Pop. III stars from turbulent fragmentation at redshift ~ 11

TL;DR

This simulation study reveals that turbulent fragmentation in early universe halos at redshift ~11 leads to the formation of multiple dense clumps, potentially resulting in Population III stars with characteristic masses around 50 solar masses.

Contribution

First detailed cosmological simulation including non-equilibrium chemistry showing turbulent fragmentation as a dominant Pop. III star formation mode at high redshift.

Findings

Approximately 25 gravitationally unstable clumps identified.

Clump masses range from 4,000 to 900,000 solar masses.

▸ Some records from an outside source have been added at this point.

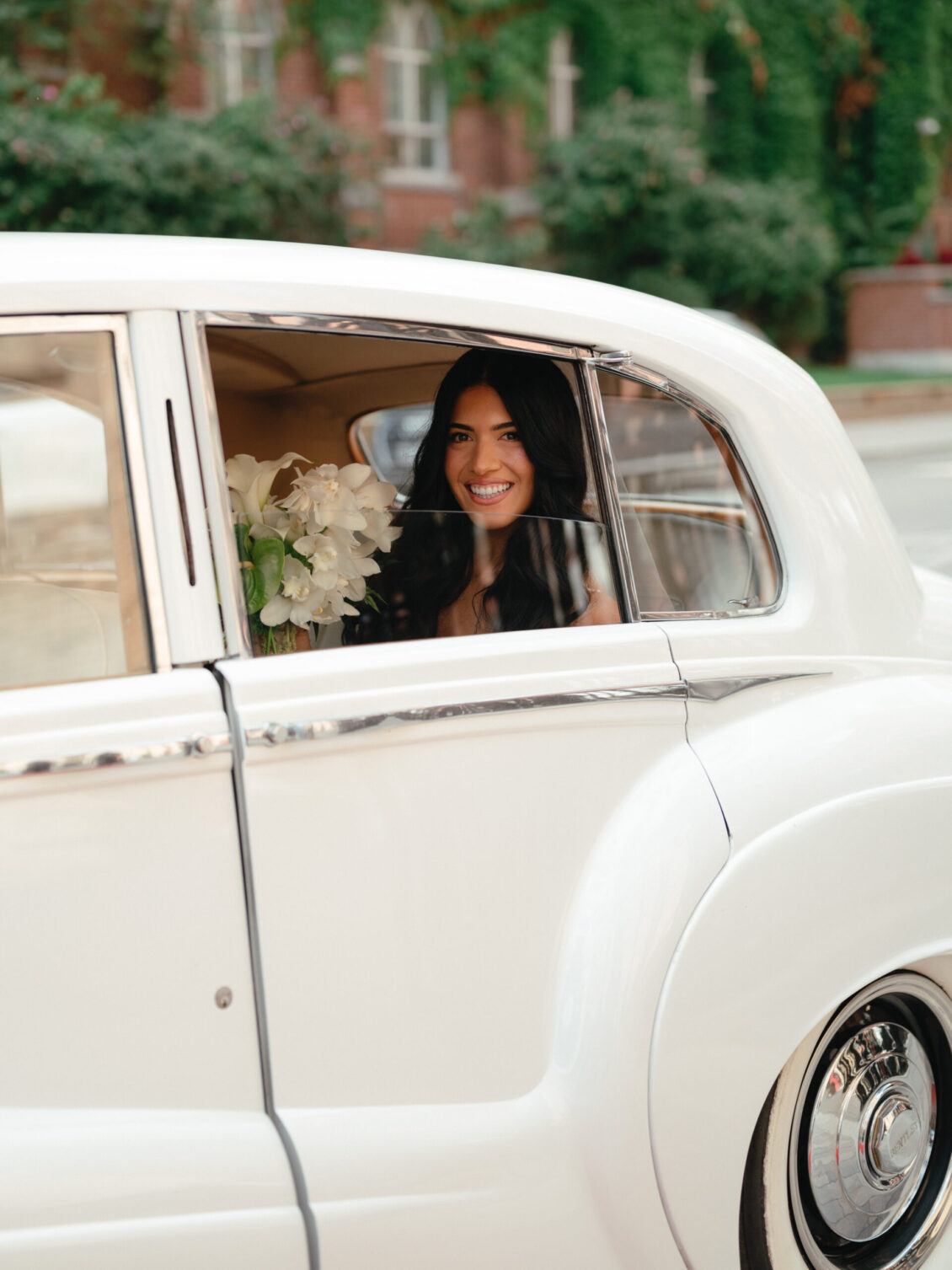 A woman in a white dress smiles while sitting in the backseat of a classic white car during a black-tie wedding at Hotel X Toronto, holding a bouquet of flowers and looking out the open window.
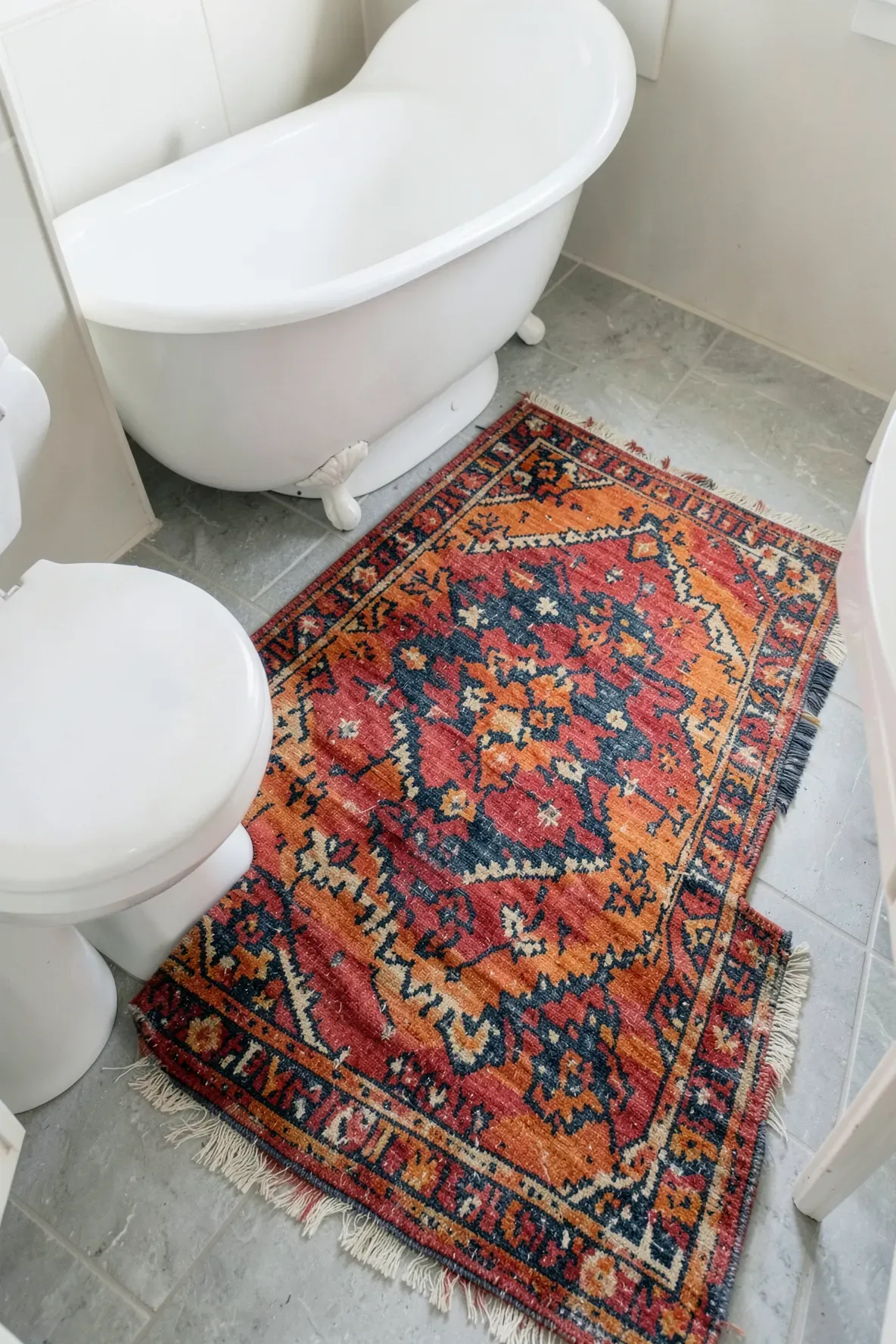 A colorful vintage Turkish kilim rug with geometric patterns serving as a bath mat in a boho bathroom.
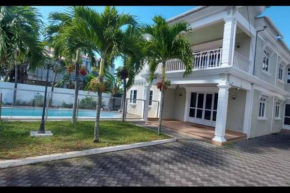 Villa Palmira 6 suites avec piscine 5 min à pied de la plage Pereybere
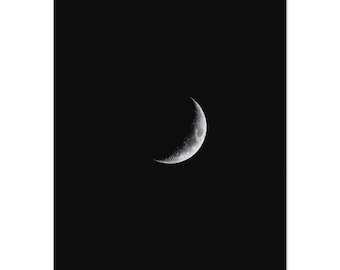 May include: A monochrome image of a crescent moon set against a black backdrop. The moon is a bright white, showing surface details. The photograph is high-contrast, creating a dramatic effect, reminiscent of the night sky.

Clumps may fragment into stars around 50 solar masses.

Abstract

We report results from a cosmological simulation with non-equilibrium chemistry of 21 species, including H2, HD, and LiH molecular cooling. Starting from cosmological initial conditions, we focus on the evolution of the central 1.8 Kpc region of a 3 x 10^7 Msun halo. The crossing of a few 10^6 Msun halos and the gas accretion through larger scale filaments generate a turbulent environment within this region. Due to the short cooling time caused by the non-equilibrium formation of H2, the supersonic turbulence results in a very fragmented mass distribution, where dense, gravitationally unstable clumps emerge from a complex network of dense filaments. At z=10.87, we find approximately 25 well defined, gravitationally unstable clumps, with masses of 4 x 10^3-9 x 10^5 Msun, temperatures of approximately 300K, and cooling times much shorter than the free-fall time. Only the initial phase of the collapse of individual clumps is spatially resolved in the simulation. Depending on the density reached in the collapse, the estimated average Bonnor-Ebert masses are in the range 200-800 Msun. We speculate that each clump may further fragment into a cluster of stars with a characteristic mass in the neighborhood of 50 Msun. This process at z ~ 11 may represent the dominant mode of Pop. III star formation, causing a rapid chemical enrichment of the protogalactic environment.